世話焼きな彼女

 大学は、わりとコミュ障にやさしい。

 そんな気がする。


 なんというか。全員が平等なのだ。

 この大学に進学してくるからには、皆が同じレベルでの賢さで、入学式が始まったばかりの今では、学力マウントを取れる奴は存在しない。だからこそ、ベッドの上でマウントを取れる可能性が出てくるわけだけどな、こんな俺にも。


 まあベッドの上ならマウントとられても、俺は一向にかまわんッ!!


『で、優弥は大学で友達出来たの?』


 だから、ちょっと悪意のこもった手毬からのメッセージにも、堂々と返すことができた。


『おう、とりあえず新しい知り合いが二人ほどできたぞ』


『へえ。入学してすぐに優弥にも友達ができるって、大学って懐が広いんだね』


『どういう意味だ』


 入学してすぐに、学籍番号の前後の奴らと自然と話すようになった。

 ひとりは、苗木紗羅なえきさらという女性、もうひとりは西田海斗にしだかいとという男だ。


 苗木さんは、ミディアムの内巻きヘアが印象的な目鼻立ちの整った女性で、性格はまあ一言でいうなら家庭的でちょっと世話焼き。趣味は料理らしく、弁当などを自作で持ってくることが多い。

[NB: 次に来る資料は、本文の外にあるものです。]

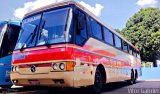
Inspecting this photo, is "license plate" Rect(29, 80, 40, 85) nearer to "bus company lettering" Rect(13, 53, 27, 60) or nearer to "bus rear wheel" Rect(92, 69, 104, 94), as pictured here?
"bus company lettering" Rect(13, 53, 27, 60)

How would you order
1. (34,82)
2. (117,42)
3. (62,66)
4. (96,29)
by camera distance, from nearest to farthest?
(62,66), (34,82), (96,29), (117,42)

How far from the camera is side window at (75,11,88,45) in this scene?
7.79 meters

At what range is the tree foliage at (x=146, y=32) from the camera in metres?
37.3

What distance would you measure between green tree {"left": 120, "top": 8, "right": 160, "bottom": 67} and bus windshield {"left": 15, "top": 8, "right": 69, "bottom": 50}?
102 ft

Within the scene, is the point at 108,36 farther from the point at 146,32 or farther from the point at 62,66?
the point at 146,32

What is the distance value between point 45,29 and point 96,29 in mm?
2604

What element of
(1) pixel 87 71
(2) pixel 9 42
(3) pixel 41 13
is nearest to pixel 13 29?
(2) pixel 9 42

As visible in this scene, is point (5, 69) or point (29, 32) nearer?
point (29, 32)

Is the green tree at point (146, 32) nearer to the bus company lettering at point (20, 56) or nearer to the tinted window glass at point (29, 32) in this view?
the tinted window glass at point (29, 32)

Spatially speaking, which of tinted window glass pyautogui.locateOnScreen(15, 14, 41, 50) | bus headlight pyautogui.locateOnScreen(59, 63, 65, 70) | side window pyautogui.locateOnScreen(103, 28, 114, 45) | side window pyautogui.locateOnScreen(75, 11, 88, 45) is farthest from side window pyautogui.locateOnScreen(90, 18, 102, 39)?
bus headlight pyautogui.locateOnScreen(59, 63, 65, 70)

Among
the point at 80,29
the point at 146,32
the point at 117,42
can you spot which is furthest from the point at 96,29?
the point at 146,32

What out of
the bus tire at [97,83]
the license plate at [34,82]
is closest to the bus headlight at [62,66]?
the license plate at [34,82]

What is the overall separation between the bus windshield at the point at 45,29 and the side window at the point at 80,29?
0.44m

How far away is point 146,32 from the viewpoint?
38062mm
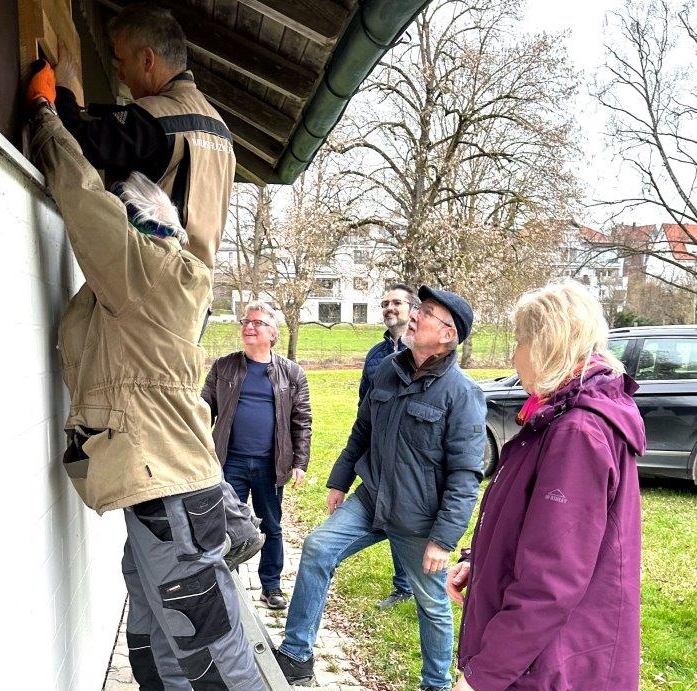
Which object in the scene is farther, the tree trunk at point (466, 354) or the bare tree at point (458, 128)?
the tree trunk at point (466, 354)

 どうでもいいが胸のサイズは普通。というか今の俺に大事なのは、胸をもむ権利を手に入れられるかどうかだけなので、大きさに対してこだわりなどあるわけがない。みんな違ってみんないいのだ。


 そして西田は、まあなんというか年相応のややズボラな男性で、一昔前のバンドマンみたいな茶色長髪の男である。金髪にして赤ジャケ着たらまるでカ〇レーザーだ。

 この大学に現役合格できるくらいだから勉強はできるのだろうが、話しているといろんな部分でだらしなさそうな面が垣間見える。

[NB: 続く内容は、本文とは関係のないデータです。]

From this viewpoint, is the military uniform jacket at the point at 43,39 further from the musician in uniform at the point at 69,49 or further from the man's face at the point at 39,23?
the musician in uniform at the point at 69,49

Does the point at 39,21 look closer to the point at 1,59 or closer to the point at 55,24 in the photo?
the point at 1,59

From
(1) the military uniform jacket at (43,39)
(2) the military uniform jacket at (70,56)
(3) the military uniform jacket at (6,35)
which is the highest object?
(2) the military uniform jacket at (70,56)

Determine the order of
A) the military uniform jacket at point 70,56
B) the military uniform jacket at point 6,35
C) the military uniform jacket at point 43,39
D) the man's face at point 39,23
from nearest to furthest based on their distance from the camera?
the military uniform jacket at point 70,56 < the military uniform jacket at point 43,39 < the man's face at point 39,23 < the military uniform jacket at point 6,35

 それでも、西田は見下すわけでなく、俺に対して対等に話をしてくれるという点で、今までの奴らとは違うんだ。


『まあ、優弥は分かりづらいから』


『手毬に言われたくないわ。というかそっちはどうなんだ? 予備校は決まったのか?』


『うん、駿止すんどめ予備校にしたよ』


 なんというか、合格一歩手前で足踏みしそうな名前の予備校だな。


『まあ、あとはこれからの手毬次第か。一年は長いようで短いからな』


『うん……でもいいなあ、大学生活。楽しそうだなあ』


『はっはっは、自由度が高校時代とは別物だぞ。来年待ってるからせいぜいがんばれ』


『まかせなさい』


 お、手毬が頼もしい。まあ俺は俺で戦友の健闘を祈っとこう。


 しかし、手毬が後輩になったら、どんな感じになるのだろうか。早くともそれは一年後のことなのだが、その際はとりあえず『せんぱい』呼びだけ強制しとこう。

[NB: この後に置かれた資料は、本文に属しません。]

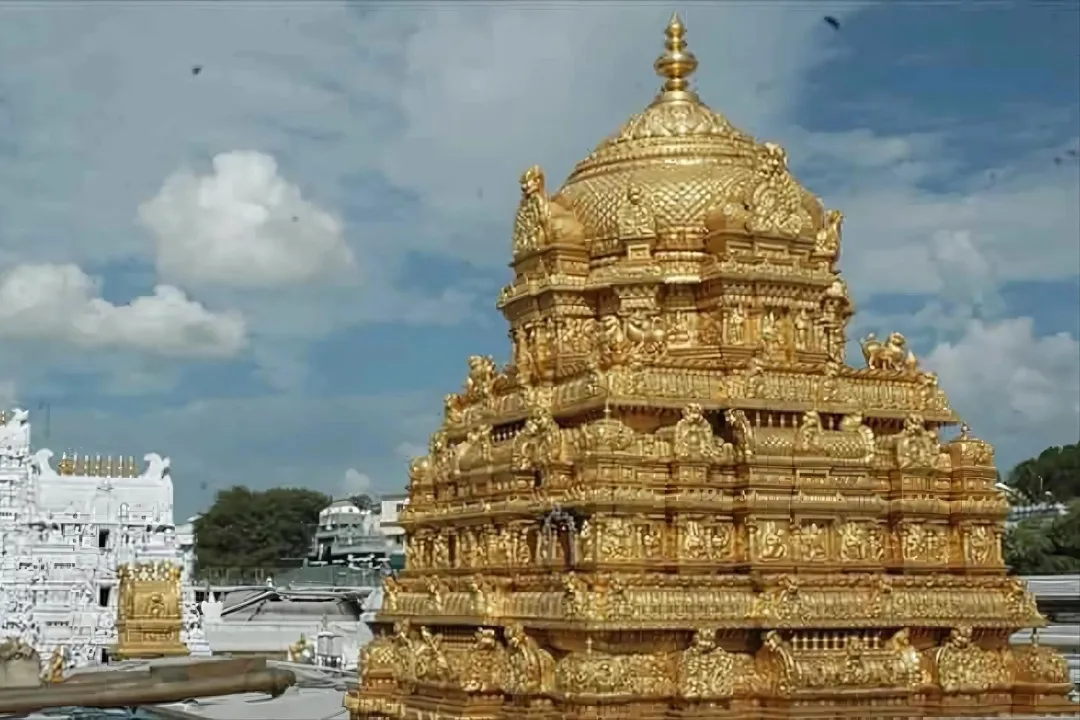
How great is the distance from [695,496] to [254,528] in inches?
2515

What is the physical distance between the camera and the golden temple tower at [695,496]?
55.8 feet

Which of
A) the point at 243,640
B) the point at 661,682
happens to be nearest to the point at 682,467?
the point at 661,682

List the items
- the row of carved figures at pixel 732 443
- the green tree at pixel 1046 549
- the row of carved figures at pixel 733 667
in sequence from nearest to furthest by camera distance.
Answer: the row of carved figures at pixel 733 667, the row of carved figures at pixel 732 443, the green tree at pixel 1046 549

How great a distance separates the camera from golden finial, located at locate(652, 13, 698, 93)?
20797 mm

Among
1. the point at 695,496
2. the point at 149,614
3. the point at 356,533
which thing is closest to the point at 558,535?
the point at 695,496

 はっはっは、まだ『なんでもする』という約束は有効だからな。覚悟しとけ。



 ―・―・―・―・―・―・―



 そうして大学入学して一か月とちょっとが、あっという間に過ぎた。


「だー! 講義のテキスト忘れちまった!」


「西田くん、またなの? しょうがないなあ、じゃあわたしのを見せてあげるよ」


「おお、いいのか? サンキュー苗木!」


 必修講義においてみられる、今日の苗木さんの世話焼きっぷりである。

 なんというか、かいがいしい。貝に例えるならきっとアワビだ。


 西田は一人暮らしをしているのだが、致命的に向いてないんだろう。

 入学してすぐ、西田のアパートにおじゃましたことがあるが、ごみ箱がイカ臭かっただけでなく部屋全体が案の定汚かった。遊びにイッた俺が部屋の片づけをする始末で、しょうがねえなと苦笑いしたもんだ。

 ま、こちとら母子家庭でそういうスキルが多少あるからな、知り合いのためならそのくらいしてやってもいい。俺に惚れんなよ、西田。


 おそらく苗木さんもそんな気持ちなんだろう、俺と苗木さんでだらしない西田の面倒を見る両親みたいな態度になっておる。


 そんなこんなで、やがて講義が終わって、昼休み。


「はい、きょうのお弁当、二人のぶん」


「ふぉー!! ありがたや、ありがたや!!」


「いつも悪いな、苗木さん」


 苗木さんは週に二回、わざわざ俺と西田のために弁当を作ってきてくれる。

 俺が母子家庭、西田が一人暮らしという事情を抱えているから、気を遣ってくれてるんだろう。俺としては正直助かるし、女子にこんなことをしてもらうのが初めてなので、感謝の気持ちしかない。


「ううん、料理するの好きだし、そんなに手間はかかってないから気にしないで」


 そういいつつ笑みを浮かべる苗木さんがまた、奥の床上手レベルで奥ゆかしい。

 これは『自分の作った弁当が他人に喜ばれてうれしい』という笑顔なのだろうか。こうやってエクスタシーを感じる性格なんかな。索敵すてき


 正直、オカンと二人で暮らしていて、自分で何とかするという癖が身についていたせいか、こういうふうに他人の好意を受けることには慣れてないけど。しかも異性。

 まあ、善意はありがたく頂戴するとしよう。


 ……西田と一緒の扱い、ってのが多少不満だけどな。



 ―・―・―・―・―・―・―



『へえ、優弥はそのくらいで転んじゃうんだね』


『物騒なこと言うな。単に今までこういう善意を受けたことがなかったから新鮮なだけだ』


『真尋にそういうことされたのもなかったの?』


『ただの幼なじみのために弁当作る、なんてイベントが起こるのはギャルゲーかラノベの中だけだろう。手毬は現実をなめてんのか』


 浪人生活は退屈なのだろう、こうやってたまに手毬はメッセージを送ってくる。

 だが、特に語るような話題がないので、苗木さんに弁当をいただいたことを伝えてみたらこの反応だ。というか勉強しなくていいのか。


『じゃあなに、もしもあたしが高校時代、優弥に弁当とか手作りで渡してたら、優弥はあたしのことを好きになってたかもしれないってこと?』


『それ以前に、手毬はヒョロガリ相手にそんなことをしようなどと思わないだろ?』


『だからごめんって。いつまでも言わないでよそれ』


 そう言われて初めて、手毬が俺のために弁当を作ってくれるシーンを想像してみる……うん、無理。そんなありえないことの想像なんてできない。

 まだ、トラックではねられて異世界転生した、ってほうが起こりうるレベルだ。